Sergey Ivanovitch smiled. “He too has a philosophy of his own at the service of his natural tendencies,” he thought.
“Come, you’d better let philosophy alone,” he said. “The chief problem of the philosophy of all ages consists just in finding the indispensable connection which exists between individual and social interests. But that’s not to the point; what is to the point is a correction I must make in your comparison. The birches are not simply stuck in, but some are sown and some are planted, and one must deal carefully with them.

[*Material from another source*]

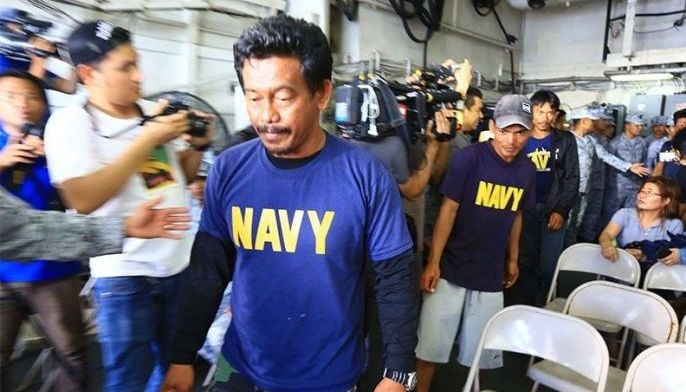 Junel Insigne, the captain of F/B Gem-Vir 1, said President Rodrigo Duterte should have acknowledged that the Chinese vessel intentionally rammed their boat.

It’s only those peoples that have an intuitive sense of what’s of importance and significance in their institutions, and know how to value them, that have a future before them—it’s only those peoples that one can truly call historical.”
And Sergey Ivanovitch carried the subject into the regions of philosophical history where Konstantin Levin could not follow him, and showed him all the incorrectness of his view.
“As for your dislike of it, excuse my saying so, that’s simply our Russian sloth and old serf-owner’s ways, and I’m convinced that in you it’s a temporary error and will pass.”
Konstantin was silent. He felt himself vanquished on all sides, but he felt at the same time that what he wanted to say was unintelligible to his brother. Only he could not make up his mind whether it was unintelligible because he was not capable of expressing his meaning clearly, or because his brother would not or could not understand him. But he did not pursue the speculation, and without replying, he fell to musing on a quite different and personal matter.
Sergey Ivanovitch wound up the last line, untied the horse, and they drove off.
The personal matter that absorbed Levin during his conversation with his brother was this. Once in a previous year he had gone to look at the mowing, and being made very angry by the bailiff he had recourse to his favorite means for regaining his temper,— he took a scythe from a peasant and began mowing.